We HIGHLY, HIGHLY recommend you start with our base image: parachutes/python:3.12 to avoid dependency hell

🪂 chute

A chute is essentially an application that runs on top of an image, within the platform. Think of a chute as a single FastAPI application.

λ cord

A cord is a single function within the chute. In the FastAPI analogy, this would be a single route & method.

✅ graval

GraVal is the graphics card validation library used to help ensure the GPUs that miners claim to be running are authentic/correct. The library performs VRAM capacity checks, matrix multiplications seeded by device information, etc.

You don't really need to know anything about graval, except that it runs as middleware within the chute to decrypt traffic from the validator and perform additional validation steps (filesystem checks, device info challenges, pings, etc.)

🔐 Register

Currently, to become a user on the chutes platform, you must have a Bittensor wallet and hotkey, as authentication is performed via Bittensor hotkey signatures.
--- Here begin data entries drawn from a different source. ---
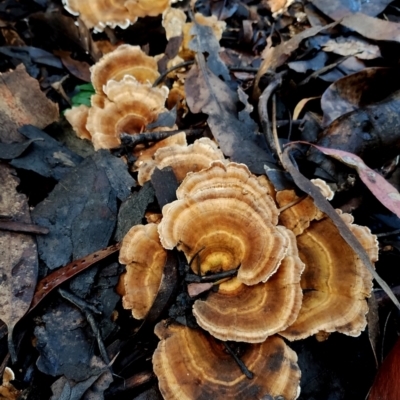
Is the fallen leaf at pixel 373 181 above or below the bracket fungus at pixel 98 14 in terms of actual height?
below

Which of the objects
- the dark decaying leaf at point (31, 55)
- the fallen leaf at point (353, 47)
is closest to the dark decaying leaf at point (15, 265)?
the dark decaying leaf at point (31, 55)

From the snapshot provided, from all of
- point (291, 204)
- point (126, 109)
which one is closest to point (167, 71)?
point (126, 109)

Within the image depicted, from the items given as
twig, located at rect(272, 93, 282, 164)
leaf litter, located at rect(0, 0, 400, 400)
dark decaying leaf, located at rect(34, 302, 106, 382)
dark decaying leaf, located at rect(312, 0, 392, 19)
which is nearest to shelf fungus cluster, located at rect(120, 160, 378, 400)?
leaf litter, located at rect(0, 0, 400, 400)

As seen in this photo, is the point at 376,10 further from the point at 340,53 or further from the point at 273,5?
the point at 273,5

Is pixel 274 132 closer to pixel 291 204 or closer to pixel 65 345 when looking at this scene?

Once you are registered, you can create API keys that can be used with a simple "Authorization" header in your requests.

If you don't already have a wallet, you can create one by installing bittensor<8, e.g. pip install 'bittensor<8' note: you can use the newer bittensor-wallet package but it requires rust, which is absurd

Then, create a coldkey and hotkey according to the library you installed, e.g.:

btcli wallet new_coldkey --n_words 24 --wallet.name chutes-user
btcli wallet new_hotkey --wallet.name chutes-user --n_words 24 --wallet.hotkey chutes-user-hotkey

Once you have your hotkey, just run:

chutes register

Don't override CHUTES_API_URL unless you are developing chutes, you can just stop here!
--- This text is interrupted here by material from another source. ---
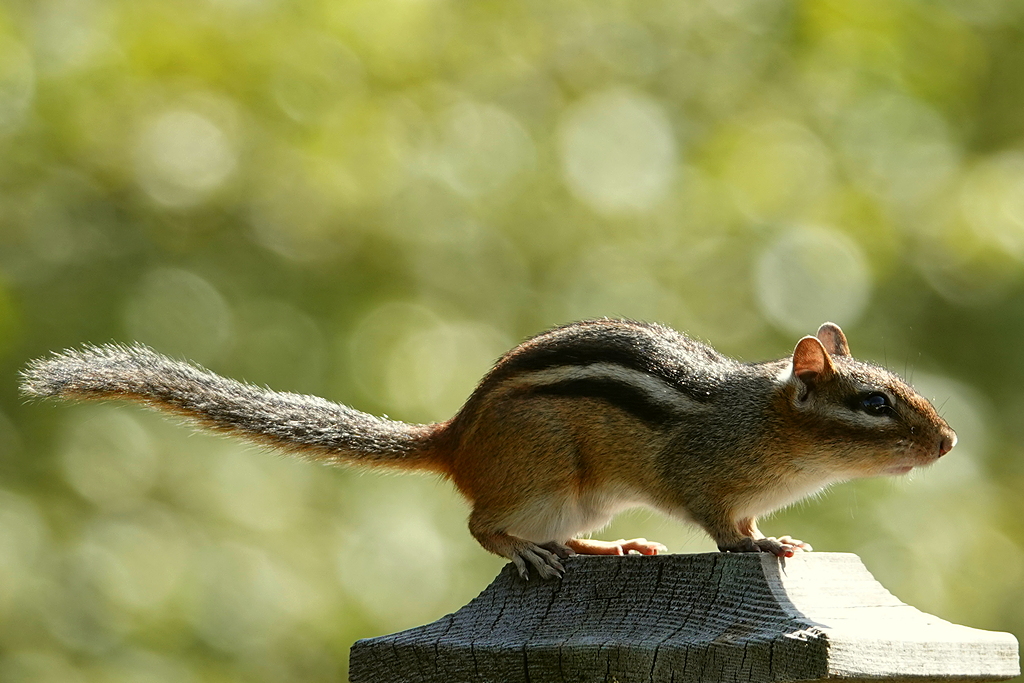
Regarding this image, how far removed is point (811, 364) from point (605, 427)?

To use a development environment, simply set the CHUTES_API_URL environment variable accordingly to whatever your dev environment endpoint is, e.g.:

CHUTES_API_URL=https://api.chutes.dev chutes register

Once you've completed the registration process, you'll have a file in ~/.chutes/config.ini which contains the configuration for using chutes.

🔑 Create API keys

You can create API keys, optionally limiting the scope of each key, with the chutes keys subcommand, e.g.:

Full admin access:

chutes keys create --name admin-key --admin

Access to images:

chutes keys create --name image-key --images

Access to a single chute.

chutes keys create --name foo-key --chute-ids 5eda1993-9f4b-5426-972c-61c33dbaf541

👨‍💻 Developer deposit

As of 2025-10-02, this is no longer required! You must have >= $50 balance to build images, and there is a deployment fee (also mentioned in this doc) to deploy chutes

Return the developer deposit

To get your deposit back, perform a POST to the /return_developer_deposit endpoint, e.g.:

curl -XPOST https://api.chutes.ai/return_developer_deposit \
  -H 'content-type: application/json' \
  -H 'authorization: cpk_...' \
  -d '{"address": "5EcZsewZSTxUaX8gwyHzkKsqT3NwLP1n2faZPyjttCeaPdYe"}'

🛠️ Building an image

The first step in getting an application onto the chutes platform is to build an image. This SDK includes an image creation helper library as well, and we have a recommended base image which includes python 3.12 and all necessary cuda packages: parachutes/python:3.12

Here is an entire chutes application, which has an image that includes vllm -- let's store it in llama1b.py:

from chutes.chute import NodeSelector
from chutes.chute.template.vllm import build_vllm_chute
from chutes.image import Image

image = (
    Image(username="chutes", name="vllm", tag="0.6.3", readme="## vLLM - fast, flexible llm inference")
    .from_base("parachutes/python:3.12")
    .run_command("pip install 'vllm<0.6.4' wheel packaging")
    .run_command("pip install flash-attn")
    .run_command("pip uninstall -y xformers")
)

chute = build_vllm_chute(
    username="chutes",
    readme="## Meta Llama 3.2 1B Instruct\n### Hello.",
    model_name="unsloth/Llama-3.2-1B-Instruct",
    image=image,
    node_selector=NodeSelector(
        gpu_count=1,
    ),
)

The chutes.image.Image class includes many helper directives for environment variables, adding files, installing python from source, etc.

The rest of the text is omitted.